Did you do step 3 and then enable parent access rules?
When I first tried it, I was redirected to the login form, but when I clicked on the access denied button, it said you are not authorized to view this page. I assume there is a way to do it, but what I was wondering was if there ever would be an occasion where one would need to require users to be registered if the site was public.
Sorry, but I’m totally lost..
What access denied button? I didn’t see one in the login form.
There is a way to do what?
This is off-topic I think
Unfortunately, I think I am not going to be able to understand Grav well enough to be able to finish the project I really wanted to complete. I don’t want to bother anyone on this forum. I think the only way I would ever be able to complete the project I wanted to complete is to get help from someone who really knows what they are doing. There are too many things I do not understand about Grav for me to solve the remaining issues I have on my own.
Hey @phil,
Unfortunately, often, to learn one needs to suffer. There’s one thing I hope you learned from this, which from the way you describe seemed painful, is that AI chatbots are not what they claim to be.
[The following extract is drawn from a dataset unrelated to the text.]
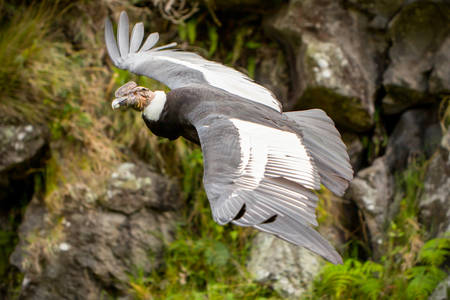 ruff: The Andean Condor Is A Large Black Vulture With A Ruff Of White Feathers Surrounding The Base Of The Neck And Especially In The Male Large White Patches On The Wings Stock Photo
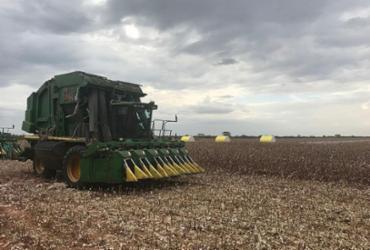 Correntina recebe projeto para viabilizar o Agronegócio nas propriedades rurais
Another thing I think would be worth learning is that before using something one should learn a bit what that thing is, who made it and for what purpose, it’s wiser in order not to get into trouble. An AI chatbot will just tell you what you want to hear and repeat what most people would tell you (or better what people said most in it’s training data). Without enough training data on an issue a chatbot will just invent whatever random series of word seem could fit your question. So I’m not surprised it lead you into infinite complications.
About grav, I think pretty much each and every question that you’ve asked and that Karmalakas answered very patiently is actually also answered just by reading one single page: the login plugin documentation.
For your last questions on pages you want private not being private, my intuition is that you didn’t read the docs, especially the part about how to make a page private.
And to me it makes sense that a website has both public and private page, and only the site admin / authorized users can know which page should be public and which not, so by default I don’t see why pages should magically become private when you install the plugin.
That said, personally, without actually seeing your configuration I’m not able to provide any more help because I don’t have enough theoretic knowledge of the plugin, it’s actually reading the doc and trying to apply what it says that I think fiddling with the config one can fully figure out how to use it according to it’s needs.
But I’ll stop commenting because I think I’m not really bringing valuable info to this forum, and I’d prefer contribute with real knowledge or experience I have.
Wish you the best of luck for what you’re trying to achieve!